_TASK DETAILS:_
Reproduce the following records word for word, from the line with "Taking plastic cup, bbox=111" up to and including the line with "42.5 inches".
-- BEGIN RECORDS FOR THIS TASK --
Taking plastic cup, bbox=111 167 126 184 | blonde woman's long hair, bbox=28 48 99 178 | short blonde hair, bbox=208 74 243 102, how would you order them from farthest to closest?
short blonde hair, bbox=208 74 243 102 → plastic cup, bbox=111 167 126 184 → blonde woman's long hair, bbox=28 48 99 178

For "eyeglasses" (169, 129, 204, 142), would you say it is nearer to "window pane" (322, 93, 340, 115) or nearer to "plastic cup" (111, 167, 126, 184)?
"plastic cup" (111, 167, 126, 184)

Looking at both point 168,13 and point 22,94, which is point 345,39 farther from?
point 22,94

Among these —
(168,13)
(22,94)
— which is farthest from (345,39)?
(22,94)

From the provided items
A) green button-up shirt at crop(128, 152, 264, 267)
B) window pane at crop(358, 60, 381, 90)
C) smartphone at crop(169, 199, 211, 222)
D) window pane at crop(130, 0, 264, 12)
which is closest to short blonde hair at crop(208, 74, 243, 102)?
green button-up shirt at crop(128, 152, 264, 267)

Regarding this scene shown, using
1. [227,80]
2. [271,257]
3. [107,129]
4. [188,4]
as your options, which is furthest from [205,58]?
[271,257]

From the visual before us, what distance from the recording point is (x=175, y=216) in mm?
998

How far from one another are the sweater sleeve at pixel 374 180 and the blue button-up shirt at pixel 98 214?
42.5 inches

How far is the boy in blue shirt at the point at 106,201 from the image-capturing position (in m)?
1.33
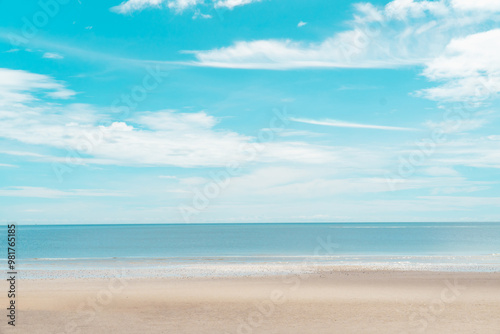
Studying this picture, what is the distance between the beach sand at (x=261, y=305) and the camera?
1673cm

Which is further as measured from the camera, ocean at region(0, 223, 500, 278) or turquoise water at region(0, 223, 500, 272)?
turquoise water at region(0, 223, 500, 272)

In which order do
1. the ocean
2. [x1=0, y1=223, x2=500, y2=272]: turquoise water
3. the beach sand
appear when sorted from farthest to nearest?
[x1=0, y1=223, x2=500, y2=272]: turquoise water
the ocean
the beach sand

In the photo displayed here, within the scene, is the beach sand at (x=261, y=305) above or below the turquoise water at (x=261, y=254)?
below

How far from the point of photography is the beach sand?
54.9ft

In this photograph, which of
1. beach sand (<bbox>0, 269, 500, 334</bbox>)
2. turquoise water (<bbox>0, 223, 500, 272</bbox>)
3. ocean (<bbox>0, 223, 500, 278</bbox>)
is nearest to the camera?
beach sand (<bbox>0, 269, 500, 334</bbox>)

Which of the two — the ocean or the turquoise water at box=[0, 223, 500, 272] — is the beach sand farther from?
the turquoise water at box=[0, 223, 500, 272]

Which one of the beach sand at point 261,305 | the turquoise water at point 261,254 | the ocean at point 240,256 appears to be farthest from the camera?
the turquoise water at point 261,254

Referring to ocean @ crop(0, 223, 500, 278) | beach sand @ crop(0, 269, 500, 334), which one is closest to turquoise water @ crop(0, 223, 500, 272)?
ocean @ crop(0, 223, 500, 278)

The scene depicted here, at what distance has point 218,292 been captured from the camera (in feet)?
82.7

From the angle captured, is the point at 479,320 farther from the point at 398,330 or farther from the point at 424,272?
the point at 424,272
-- END RECORDS FOR THIS TASK --
-- BEGIN RECORDS FOR THIS TASK --
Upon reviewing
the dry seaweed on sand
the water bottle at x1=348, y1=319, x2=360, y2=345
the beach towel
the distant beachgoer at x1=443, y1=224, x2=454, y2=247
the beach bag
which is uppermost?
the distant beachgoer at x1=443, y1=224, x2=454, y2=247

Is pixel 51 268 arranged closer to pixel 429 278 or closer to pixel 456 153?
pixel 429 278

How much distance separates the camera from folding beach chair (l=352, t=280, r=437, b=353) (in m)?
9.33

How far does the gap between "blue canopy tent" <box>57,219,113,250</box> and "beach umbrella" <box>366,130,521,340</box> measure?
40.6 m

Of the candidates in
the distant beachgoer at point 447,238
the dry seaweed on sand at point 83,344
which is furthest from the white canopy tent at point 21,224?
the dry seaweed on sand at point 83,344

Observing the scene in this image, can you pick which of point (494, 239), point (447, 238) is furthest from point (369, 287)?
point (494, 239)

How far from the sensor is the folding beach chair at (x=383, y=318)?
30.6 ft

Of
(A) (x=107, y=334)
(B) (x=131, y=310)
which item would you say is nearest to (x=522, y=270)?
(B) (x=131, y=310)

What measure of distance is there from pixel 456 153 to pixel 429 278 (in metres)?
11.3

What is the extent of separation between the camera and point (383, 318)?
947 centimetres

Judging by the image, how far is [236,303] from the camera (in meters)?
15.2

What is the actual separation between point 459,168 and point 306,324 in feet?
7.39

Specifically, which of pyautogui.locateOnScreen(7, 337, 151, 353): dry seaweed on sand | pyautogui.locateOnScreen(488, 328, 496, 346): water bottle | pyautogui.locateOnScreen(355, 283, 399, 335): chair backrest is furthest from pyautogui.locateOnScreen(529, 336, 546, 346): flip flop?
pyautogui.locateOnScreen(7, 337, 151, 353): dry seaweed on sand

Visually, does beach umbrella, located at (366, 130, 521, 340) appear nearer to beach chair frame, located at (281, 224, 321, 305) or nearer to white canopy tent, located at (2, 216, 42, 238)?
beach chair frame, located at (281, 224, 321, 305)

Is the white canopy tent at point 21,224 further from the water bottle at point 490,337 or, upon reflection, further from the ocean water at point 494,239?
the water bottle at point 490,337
-- END RECORDS FOR THIS TASK --
_EXERCISE RESPONSE:_
Taking plastic cup, bbox=111 167 126 184 | blonde woman's long hair, bbox=28 48 99 178 | short blonde hair, bbox=208 74 243 102, how would you order them from farthest to closest?
short blonde hair, bbox=208 74 243 102 → plastic cup, bbox=111 167 126 184 → blonde woman's long hair, bbox=28 48 99 178

For "eyeglasses" (169, 129, 204, 142), would you say it is nearer to "window pane" (322, 93, 340, 115) or nearer to "plastic cup" (111, 167, 126, 184)?
"plastic cup" (111, 167, 126, 184)

Looking at both point 168,13 and point 22,94, which is point 345,39 farther from?
point 22,94

Among these —
(168,13)
(22,94)
— which is farthest from (345,39)?
(22,94)

From the provided items
A) green button-up shirt at crop(128, 152, 264, 267)
B) window pane at crop(358, 60, 381, 90)
C) smartphone at crop(169, 199, 211, 222)
D) window pane at crop(130, 0, 264, 12)
which is closest to short blonde hair at crop(208, 74, 243, 102)?
green button-up shirt at crop(128, 152, 264, 267)

Regarding this scene shown, using
1. [227,80]
2. [271,257]
3. [107,129]
4. [188,4]
as your options, which is furthest from [205,58]?
[271,257]

From the visual before us, what distance from the recording point is (x=175, y=216) in mm?
998

How far from one another are the sweater sleeve at pixel 374 180 and the blue button-up shirt at pixel 98 214?
42.5 inches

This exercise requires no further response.